Sugishita is now coordinator of Eleague, an e-sports organization owned by Turner which televises tournaments on TBS and on the Twitch video streaming service. He said Turner is only one of the major companies getting involved in e-sports.
“It’s big business. There are a ton of NBA teams that are buying e-sports teams and celebrity investors that are partial owners of teams,” he said. “The male millennial is a highly sought after demographic and that is our biggest demographic in e-sports, and it’s continuing to grow.”
UofSC is among the first, if not the first, to offer students a chance to take a class on the business side of e-sports. Nagel is teaching graduate students about it this semester. "There are some universities that have implemented clubs and even teams but not necessarily a class on the business of e-sports," he said.
The class focuses on public relations, marketing, management and other aspects of the business side of e-sports. Some of the students recently took a trip to Atlanta, where Sugishita showed them the Eleague studios and shared his experiences as an executive in the new and growing field.
Nagel said the growth of internet access has boosted e-sports, along with advances in video game technology. Tournaments often offer prizes in six figures now, and while only about two dozen players have become millionaires so far, that number is rising and as Nagel explained, "There's a growing viability."
E-sports also caters to viewers, allowing different looks, different angles. "They're really trying to let the customer online pick how they want to consume the content,” Nagel said. “I think that elements of that are going to be more and more popular and filter into other sports."
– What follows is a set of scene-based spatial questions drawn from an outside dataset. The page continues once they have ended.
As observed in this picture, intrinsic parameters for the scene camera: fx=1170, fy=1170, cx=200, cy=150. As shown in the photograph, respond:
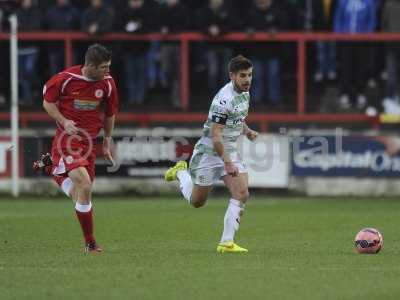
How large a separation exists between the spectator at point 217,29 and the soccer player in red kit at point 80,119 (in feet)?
29.5

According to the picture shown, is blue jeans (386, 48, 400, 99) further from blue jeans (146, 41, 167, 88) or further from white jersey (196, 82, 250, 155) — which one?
white jersey (196, 82, 250, 155)

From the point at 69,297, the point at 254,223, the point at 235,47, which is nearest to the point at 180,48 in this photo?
the point at 235,47

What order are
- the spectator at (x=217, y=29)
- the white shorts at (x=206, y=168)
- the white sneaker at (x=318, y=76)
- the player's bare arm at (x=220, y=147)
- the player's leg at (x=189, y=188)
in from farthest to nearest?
the white sneaker at (x=318, y=76), the spectator at (x=217, y=29), the player's leg at (x=189, y=188), the white shorts at (x=206, y=168), the player's bare arm at (x=220, y=147)

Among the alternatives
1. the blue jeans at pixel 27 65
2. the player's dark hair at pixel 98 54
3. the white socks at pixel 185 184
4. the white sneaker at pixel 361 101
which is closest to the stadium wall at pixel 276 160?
the white sneaker at pixel 361 101

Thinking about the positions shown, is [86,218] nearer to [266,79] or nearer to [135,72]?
[135,72]

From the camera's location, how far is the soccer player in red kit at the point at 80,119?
12.4 metres

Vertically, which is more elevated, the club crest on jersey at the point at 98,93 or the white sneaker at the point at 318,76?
the white sneaker at the point at 318,76

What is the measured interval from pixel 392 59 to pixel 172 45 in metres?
4.09

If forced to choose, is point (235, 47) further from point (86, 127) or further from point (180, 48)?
point (86, 127)

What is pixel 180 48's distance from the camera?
21828 millimetres

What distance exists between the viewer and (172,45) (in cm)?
2178

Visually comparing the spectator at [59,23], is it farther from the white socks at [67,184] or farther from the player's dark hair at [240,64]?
the player's dark hair at [240,64]

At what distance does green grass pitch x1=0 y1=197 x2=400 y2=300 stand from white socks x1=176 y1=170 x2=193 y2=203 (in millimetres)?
584

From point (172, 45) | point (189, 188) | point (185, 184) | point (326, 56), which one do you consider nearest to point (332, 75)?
point (326, 56)
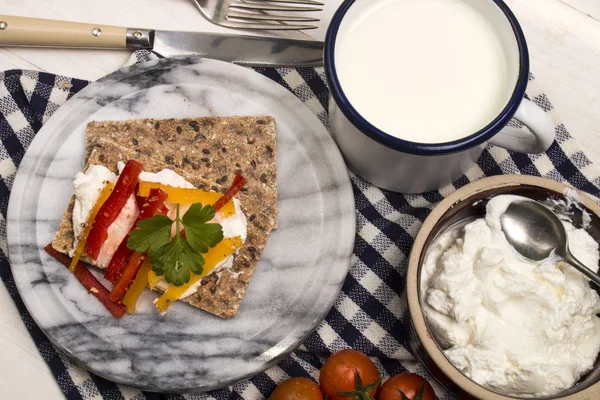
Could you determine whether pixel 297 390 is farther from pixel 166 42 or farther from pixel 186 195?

Professional e-sports teams typically live together and practice 8-10 hours per day. New players are often offered room and board plus a salary and potential bonuses based on performance. "There's a whole emerging science" related to improving reflexes and attention span for the players, Nagel said.
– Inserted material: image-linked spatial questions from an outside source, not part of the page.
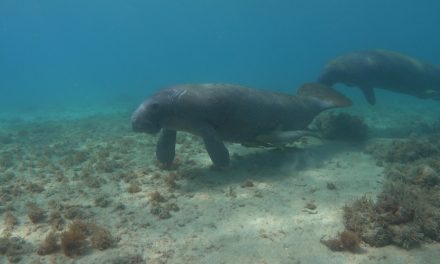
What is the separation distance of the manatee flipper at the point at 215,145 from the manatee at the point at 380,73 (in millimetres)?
7718

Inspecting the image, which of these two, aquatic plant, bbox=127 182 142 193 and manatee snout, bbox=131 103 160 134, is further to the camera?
manatee snout, bbox=131 103 160 134

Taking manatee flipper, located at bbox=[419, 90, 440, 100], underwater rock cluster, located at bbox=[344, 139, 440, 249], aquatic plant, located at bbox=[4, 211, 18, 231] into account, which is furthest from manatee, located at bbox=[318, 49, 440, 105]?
aquatic plant, located at bbox=[4, 211, 18, 231]

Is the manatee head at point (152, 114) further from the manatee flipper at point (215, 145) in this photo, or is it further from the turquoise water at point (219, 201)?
the turquoise water at point (219, 201)

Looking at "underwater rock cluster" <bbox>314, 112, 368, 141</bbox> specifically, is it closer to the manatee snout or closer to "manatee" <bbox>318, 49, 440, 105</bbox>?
"manatee" <bbox>318, 49, 440, 105</bbox>

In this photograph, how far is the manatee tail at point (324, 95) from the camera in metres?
11.9

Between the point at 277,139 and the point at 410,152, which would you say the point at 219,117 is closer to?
the point at 277,139

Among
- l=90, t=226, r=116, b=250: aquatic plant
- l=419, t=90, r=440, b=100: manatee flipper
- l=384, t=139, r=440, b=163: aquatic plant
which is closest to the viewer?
l=90, t=226, r=116, b=250: aquatic plant

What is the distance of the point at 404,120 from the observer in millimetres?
19578

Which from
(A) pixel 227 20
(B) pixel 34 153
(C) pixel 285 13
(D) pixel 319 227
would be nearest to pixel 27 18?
(A) pixel 227 20

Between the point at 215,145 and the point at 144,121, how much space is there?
1.83 metres

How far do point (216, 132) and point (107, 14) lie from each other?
648 feet

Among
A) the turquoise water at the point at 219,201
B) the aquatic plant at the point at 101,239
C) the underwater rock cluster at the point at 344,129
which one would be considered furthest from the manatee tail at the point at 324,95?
the aquatic plant at the point at 101,239

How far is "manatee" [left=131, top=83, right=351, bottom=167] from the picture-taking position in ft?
28.3

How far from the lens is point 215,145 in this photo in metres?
8.70
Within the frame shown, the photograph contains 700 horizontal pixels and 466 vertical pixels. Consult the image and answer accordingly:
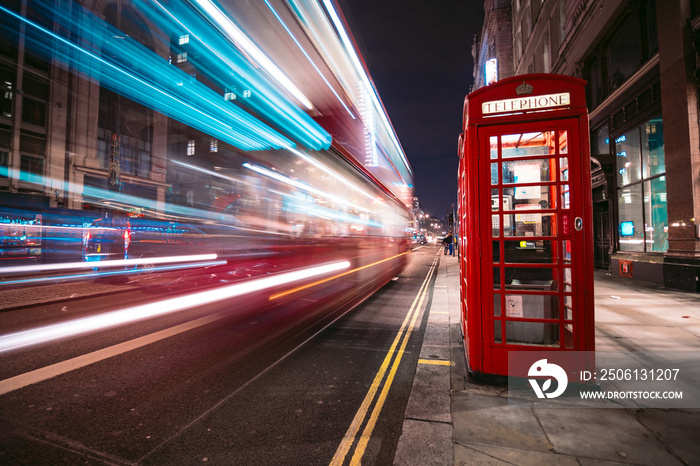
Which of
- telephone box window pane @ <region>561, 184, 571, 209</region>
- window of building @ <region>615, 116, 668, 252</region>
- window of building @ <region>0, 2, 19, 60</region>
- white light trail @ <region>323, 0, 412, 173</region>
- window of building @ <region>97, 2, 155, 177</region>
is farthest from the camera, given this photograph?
window of building @ <region>97, 2, 155, 177</region>

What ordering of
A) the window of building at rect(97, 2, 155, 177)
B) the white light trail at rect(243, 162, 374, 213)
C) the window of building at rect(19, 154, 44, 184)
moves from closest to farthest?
the white light trail at rect(243, 162, 374, 213), the window of building at rect(19, 154, 44, 184), the window of building at rect(97, 2, 155, 177)

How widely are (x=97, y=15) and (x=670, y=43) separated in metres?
30.2

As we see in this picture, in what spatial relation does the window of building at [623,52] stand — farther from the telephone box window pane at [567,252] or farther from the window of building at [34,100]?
the window of building at [34,100]

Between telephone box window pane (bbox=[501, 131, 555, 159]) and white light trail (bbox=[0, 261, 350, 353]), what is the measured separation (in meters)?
7.37

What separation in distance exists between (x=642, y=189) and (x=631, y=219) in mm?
1347

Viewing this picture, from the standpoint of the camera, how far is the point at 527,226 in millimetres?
3816

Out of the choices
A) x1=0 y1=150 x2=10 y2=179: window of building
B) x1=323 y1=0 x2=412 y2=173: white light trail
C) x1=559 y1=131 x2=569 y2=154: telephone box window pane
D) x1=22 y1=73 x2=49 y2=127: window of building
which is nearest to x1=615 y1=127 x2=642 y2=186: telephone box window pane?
A: x1=559 y1=131 x2=569 y2=154: telephone box window pane

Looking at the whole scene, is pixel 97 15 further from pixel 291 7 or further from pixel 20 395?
pixel 20 395

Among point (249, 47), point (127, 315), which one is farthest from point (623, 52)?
point (127, 315)

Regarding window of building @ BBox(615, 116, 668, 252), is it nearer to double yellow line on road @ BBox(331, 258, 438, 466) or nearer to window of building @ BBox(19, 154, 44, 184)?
double yellow line on road @ BBox(331, 258, 438, 466)

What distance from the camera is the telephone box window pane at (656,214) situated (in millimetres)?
9820

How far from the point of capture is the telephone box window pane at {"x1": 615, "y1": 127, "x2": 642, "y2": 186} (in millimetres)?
11188

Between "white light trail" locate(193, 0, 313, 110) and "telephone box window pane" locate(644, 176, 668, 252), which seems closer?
"telephone box window pane" locate(644, 176, 668, 252)

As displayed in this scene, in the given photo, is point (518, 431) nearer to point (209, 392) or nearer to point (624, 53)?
point (209, 392)
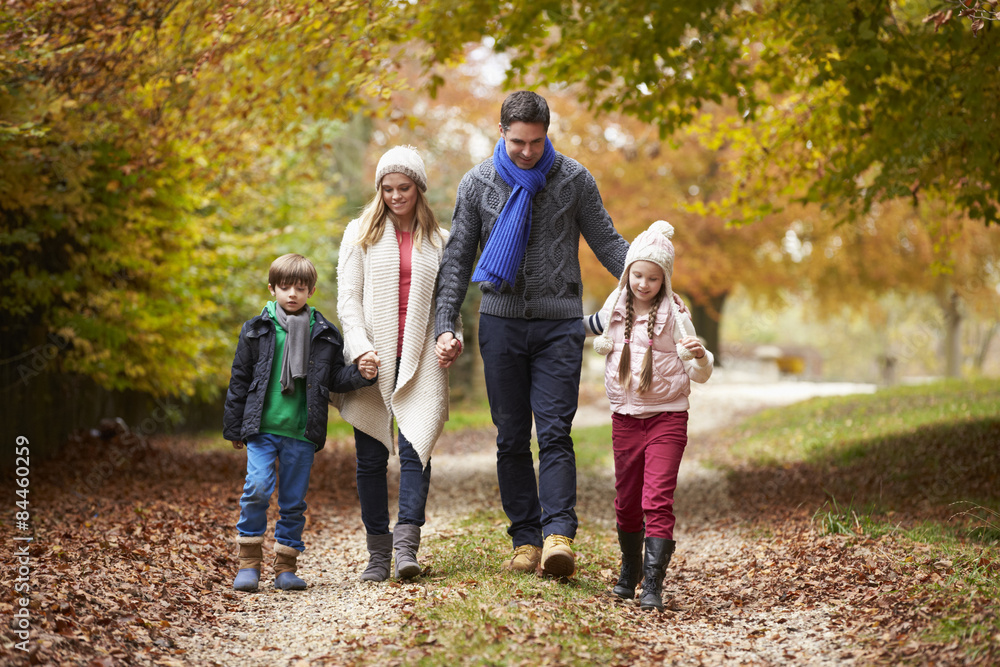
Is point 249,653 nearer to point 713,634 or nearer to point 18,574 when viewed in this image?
point 18,574

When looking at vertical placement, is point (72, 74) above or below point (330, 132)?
below

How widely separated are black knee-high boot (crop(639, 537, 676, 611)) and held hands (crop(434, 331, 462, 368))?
1.24 m

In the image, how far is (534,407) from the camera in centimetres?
437

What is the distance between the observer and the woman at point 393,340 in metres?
4.39

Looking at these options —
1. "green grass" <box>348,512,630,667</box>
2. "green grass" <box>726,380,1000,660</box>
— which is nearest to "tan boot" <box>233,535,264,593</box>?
"green grass" <box>348,512,630,667</box>

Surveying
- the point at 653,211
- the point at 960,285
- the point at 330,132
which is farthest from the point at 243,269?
the point at 960,285

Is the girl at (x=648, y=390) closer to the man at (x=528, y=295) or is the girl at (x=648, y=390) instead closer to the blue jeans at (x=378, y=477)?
the man at (x=528, y=295)

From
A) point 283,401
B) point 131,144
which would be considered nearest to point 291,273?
point 283,401

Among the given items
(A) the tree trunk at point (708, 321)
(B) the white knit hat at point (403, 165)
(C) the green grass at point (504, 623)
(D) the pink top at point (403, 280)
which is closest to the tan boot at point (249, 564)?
(C) the green grass at point (504, 623)

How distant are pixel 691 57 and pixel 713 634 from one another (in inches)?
216

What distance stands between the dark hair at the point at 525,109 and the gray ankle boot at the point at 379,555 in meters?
2.16

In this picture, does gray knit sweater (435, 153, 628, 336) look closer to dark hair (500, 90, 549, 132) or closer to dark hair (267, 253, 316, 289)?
dark hair (500, 90, 549, 132)

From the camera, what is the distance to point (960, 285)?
20438 mm

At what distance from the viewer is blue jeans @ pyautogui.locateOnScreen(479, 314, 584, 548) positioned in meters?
4.23
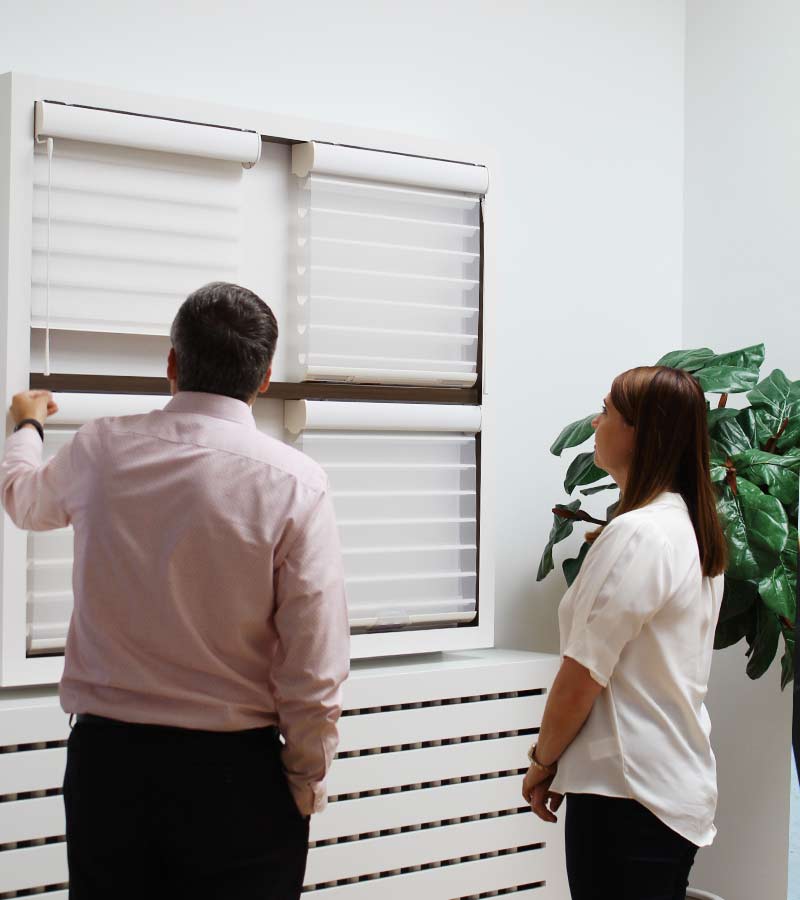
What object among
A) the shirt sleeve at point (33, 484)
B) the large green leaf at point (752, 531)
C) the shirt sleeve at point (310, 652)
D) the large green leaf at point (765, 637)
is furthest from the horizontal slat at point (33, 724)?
the large green leaf at point (765, 637)

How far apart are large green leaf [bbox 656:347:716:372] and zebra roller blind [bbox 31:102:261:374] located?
49.5 inches

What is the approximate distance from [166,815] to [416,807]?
1356mm

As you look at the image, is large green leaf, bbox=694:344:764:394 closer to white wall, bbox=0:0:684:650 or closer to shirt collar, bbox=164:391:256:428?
white wall, bbox=0:0:684:650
The UofSC class offers students a chance to seize jobs like Sugishita’s in an industry with a bright future. The business side of e-sports does not require one to be an expert gamer (Sugishita had little gaming experience). “It will continue to grow, and we will continue to see it span over new viewing mediums (online, VR, TV, etc.),” he said. “Eleague was one of the first organizations to get non-endemic sponsors (Arbys, Credit Karma, Buffalo Wild Wings, Snickers) to buy sponsorship packages for e-sports. I believe that this will continue as more and more investment into e-sports grows.”